# [AUFGABEN]
**a.** Um wie viel Prozent hat der Einzelhandel in Deutschland laut dem Text zur Energieeffizienz im Einzelhandel seine CO2-Emissionen in den vergangenen 30 Jahren reduziert?
**b.** Knüpfe an den letzten Satz des Textes zur Energieeffizienz im Einzelhandel an und schreibe ihn weiter.

# [VORGEGEBENER TEXT]
+===+
Energieeffizienz im Einzelhandel braucht mehr Anreize

Im Einzelhandel liegen ungenutzte Einsparpotenziale brach, da Vermieter zwar zahlen müssten, aber nicht profitieren. Eine Studie zeigt mögliche Auswege aus dem Dilemma.
Der Einzelhandel in Deutschland konnte in den vergangenen 30 Jahren über 50 % seiner CO2-Emissionen reduzieren. Damit leisten die Händlerinnen und Händler einen wichtigen Beitrag zum Klimaschutz. Zudem konnten sie durch Energieeffizienzmaßnahmen die eigenen Kosten reduzieren. Doch erhebliche Einsparpotenziale im Einzelhandel bleiben nach einer aktuellen Umfrage des Thinktanks Adelphi ungenutzt. Der Grund sei das Mieter-Vermieter Dilemma. Befragt wurden sowohl Vermietende als auch Mietende.

Die größten Energieeinsparungen können dadurch erreicht werden, gesamte Gebäude energetisch zu optimieren und nicht nur einzelne Anlagen. Aber gerade hier täte sich der mietende Einzelhandel schwer, nach Ergebnissen der Umfrage. Da Vermietende nicht direkt von den sinkenden Energiekosten innerhalb der Immobilie profitieren, erscheinen viele Maßnahmen unwirtschaftlich und werden daher nicht umgesetzt.

Vor allem Vermietende befürworteten nach den Umfrage-Ergebnisse Instrumente, insbesondere wenn diese finanzielle Anreize bieten. Angepasste Förderprogramme mit höheren Sätzen und Steuererleichterungen fallen etwa hierunter. Auch einfachere und schnellere Antragsverfahren würden die Hemmschwelle senken. Als ergänzendes Instrument zum Abbau finanzieller Hürden haben die Autorinnen und Autoren zudem das sogenannte "Energiespar-Contracting" (ESC) identifiziert.
+===+
# [GESAMMELTE DATEN]

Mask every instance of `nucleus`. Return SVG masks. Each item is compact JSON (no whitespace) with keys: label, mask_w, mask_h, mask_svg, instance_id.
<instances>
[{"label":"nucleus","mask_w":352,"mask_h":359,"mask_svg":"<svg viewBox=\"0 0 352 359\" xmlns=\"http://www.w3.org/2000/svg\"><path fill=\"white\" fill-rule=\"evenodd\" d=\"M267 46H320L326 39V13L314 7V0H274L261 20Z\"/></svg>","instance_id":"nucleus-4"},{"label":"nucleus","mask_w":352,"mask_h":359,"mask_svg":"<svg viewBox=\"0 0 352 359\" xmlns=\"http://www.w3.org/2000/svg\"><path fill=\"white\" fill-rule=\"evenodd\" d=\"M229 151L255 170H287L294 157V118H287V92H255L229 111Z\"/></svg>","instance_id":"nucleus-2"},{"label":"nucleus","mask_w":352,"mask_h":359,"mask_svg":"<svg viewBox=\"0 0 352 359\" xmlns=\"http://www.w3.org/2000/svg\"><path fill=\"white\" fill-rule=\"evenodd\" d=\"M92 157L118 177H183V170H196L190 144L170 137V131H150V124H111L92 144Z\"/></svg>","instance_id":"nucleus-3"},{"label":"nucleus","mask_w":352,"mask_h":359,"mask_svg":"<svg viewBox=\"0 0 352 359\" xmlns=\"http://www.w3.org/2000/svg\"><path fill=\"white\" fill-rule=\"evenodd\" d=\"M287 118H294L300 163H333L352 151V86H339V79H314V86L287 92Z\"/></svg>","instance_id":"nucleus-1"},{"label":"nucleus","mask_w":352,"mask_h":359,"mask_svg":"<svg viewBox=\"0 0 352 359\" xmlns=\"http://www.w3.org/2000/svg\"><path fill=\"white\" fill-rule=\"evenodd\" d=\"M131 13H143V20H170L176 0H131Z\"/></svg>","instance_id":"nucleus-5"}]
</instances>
+===+
# [LÖSUNGEN]
**a.** Um über 50 %.

**b.**
Beim Thema Energiespar-Contracting gaben 40 % der Vermietenden an, sich vorstellen zu können, ESC als Finanzierungsmodell zu nutzen. Dieser Teil der Befragten sah die Vorteile in der Sicherheit, die die garantieren Leistungen des Contractors bieten sowie die Entlastungen bei den Aufgaben wie Betriebsführung, Wartung und energetische Optimierung. Der größere Teil (60 %) sprach sich dagegen aus. Die Mehrheit dieser Gruppe gab an, dass das ESC zu kompliziert sei (67 %). Außerdem waren sich 53 % von ihnen unsicher, ob mit ESC wirklich die vertraglich vereinbarten Einsparungen erzielt werden können.

Bei den Einzelhändlern war die Ablehnung noch deutlicher: 93 % der Befragten gaben an, dass sie sich nicht vorstellen können, das Energiespar-Contracting zu nutzen. Auch hier war das Hauptargument, dass ihnen ein solcher Vertrag zu komplex erscheint und sie nicht sofort von den Sparmaßnahmen profitieren würden.

Förderinstrumente müssen unkomplizierter werden

"Grundsätzlich sollten die Instrumente in erster Linie Vermietende adressieren und für Mietparteien mit möglichst wenig Komplexität verbunden sein", erläutert Jasmin Paulus, Managerin bei Adelphi und Co-Autorin der Studie. "Generell wurde deutlich, dass das Interesse an gebäudebezogenen Energieeffizienzmaßnahmen bei Vermietenden größer ist als aufseiten der mietenden Händlerinnen und Händler", so Paulus.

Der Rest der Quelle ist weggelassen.